EXERCISE DESCRIPTION »
Every entry below should be copied exactly, minus the pictures.

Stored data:

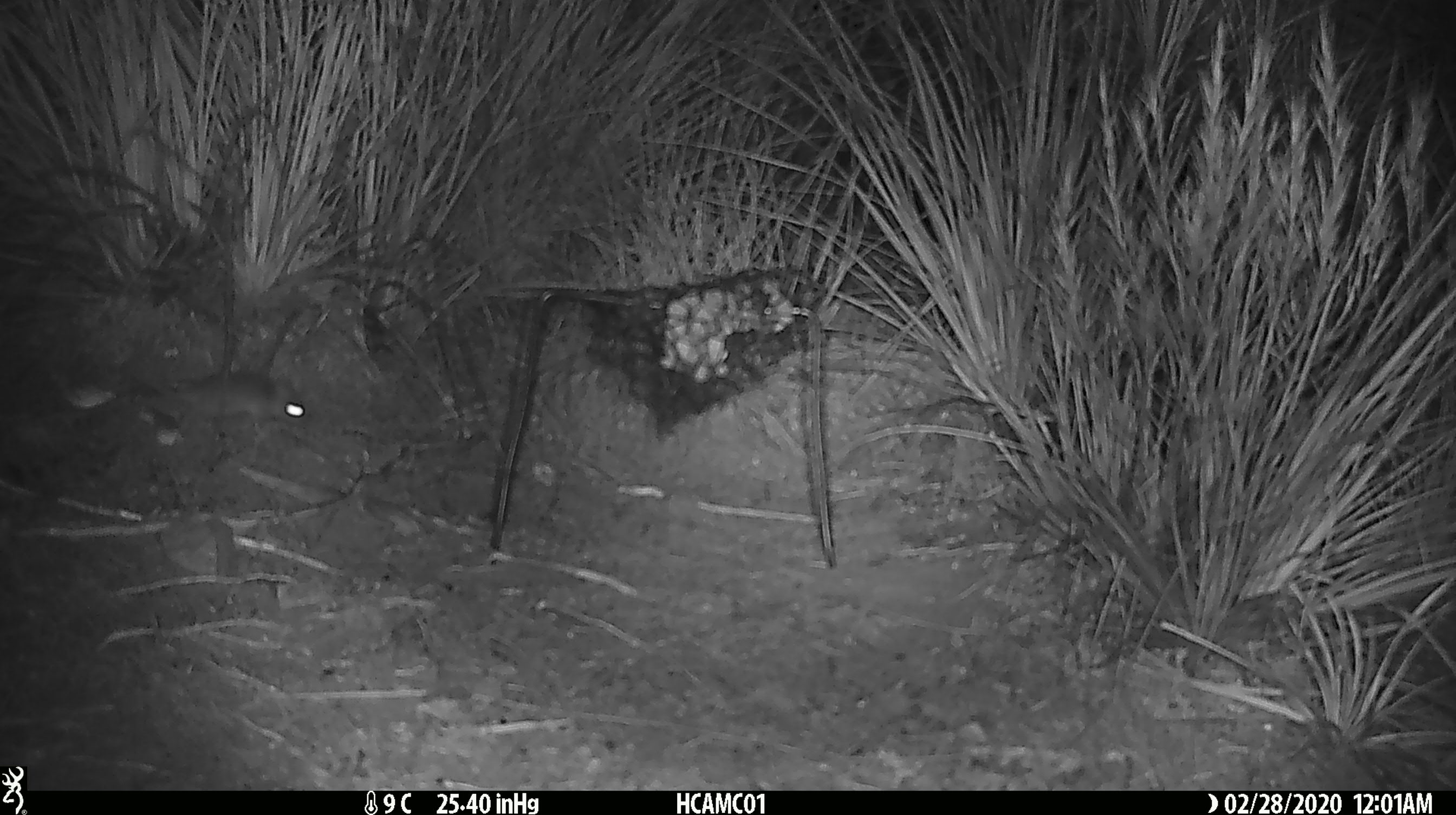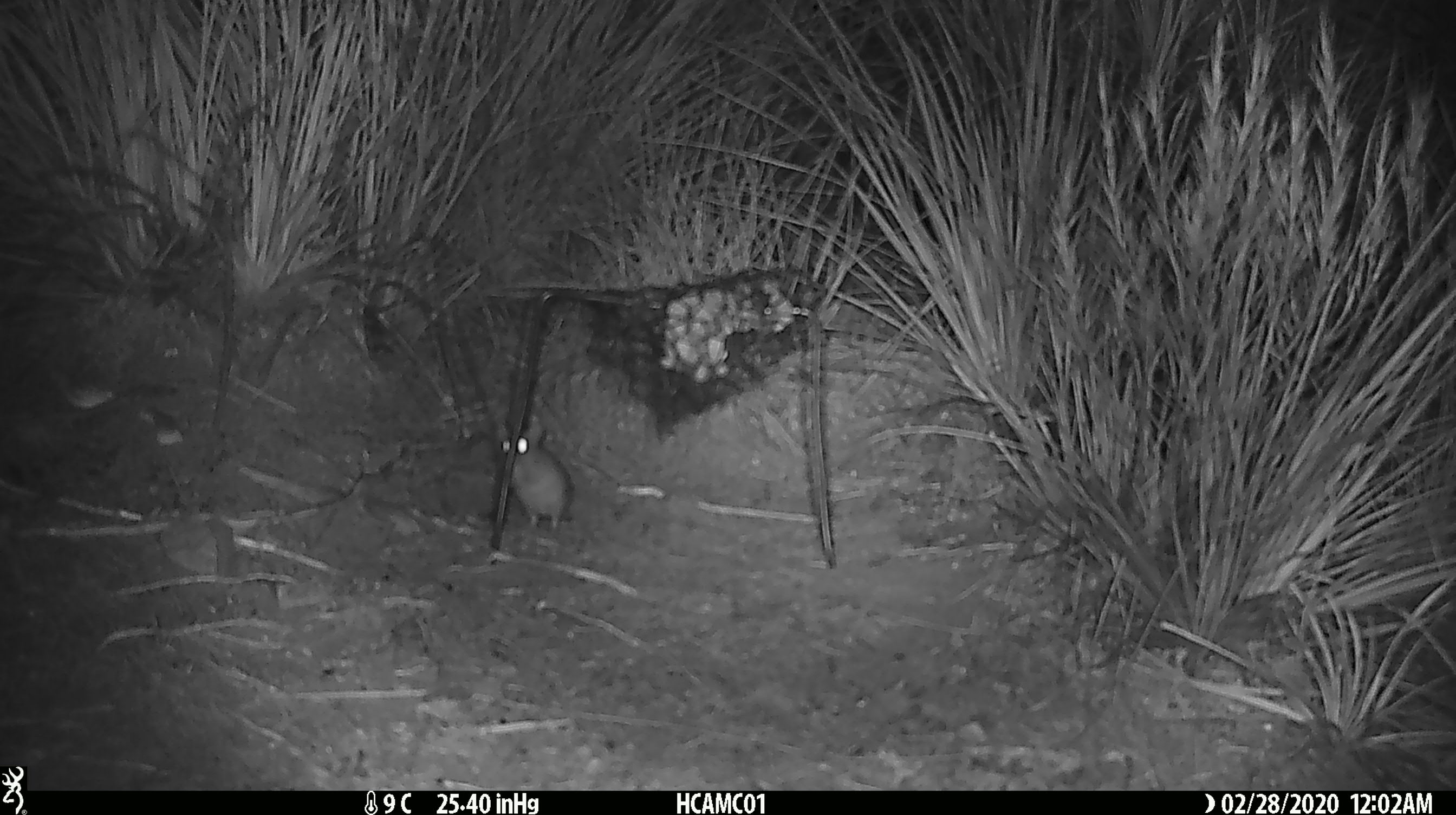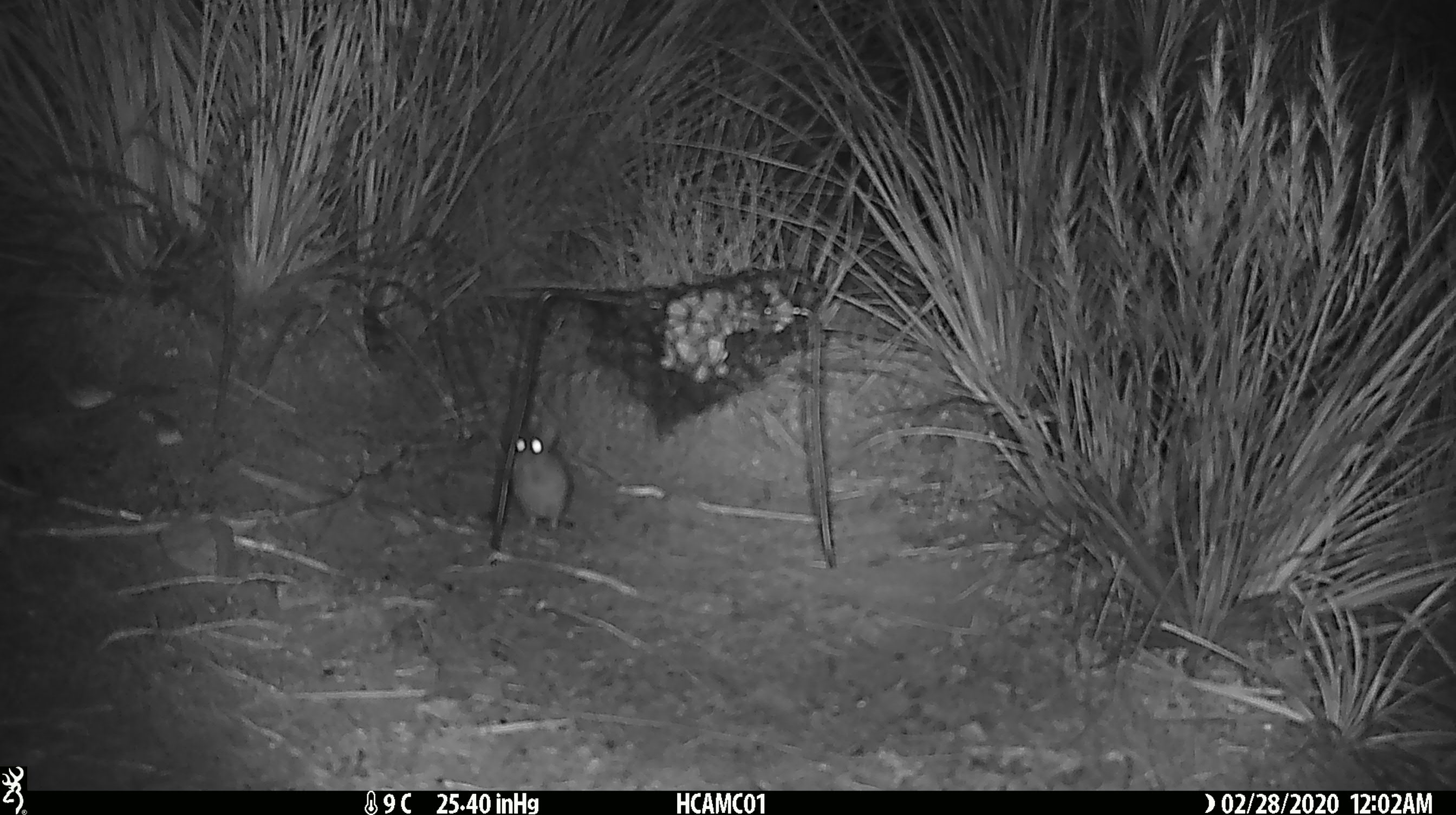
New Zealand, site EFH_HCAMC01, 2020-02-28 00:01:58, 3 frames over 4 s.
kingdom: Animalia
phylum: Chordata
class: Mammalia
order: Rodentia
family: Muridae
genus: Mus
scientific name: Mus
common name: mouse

THE ANSWER »
New Zealand, site EFH_HCAMC01, 2020-02-28 00:01:58, 3 frames over 4 s.
kingdom: Animalia
phylum: Chordata
class: Mammalia
order: Rodentia
family: Muridae
genus: Mus
scientific name: Mus
common name: mouse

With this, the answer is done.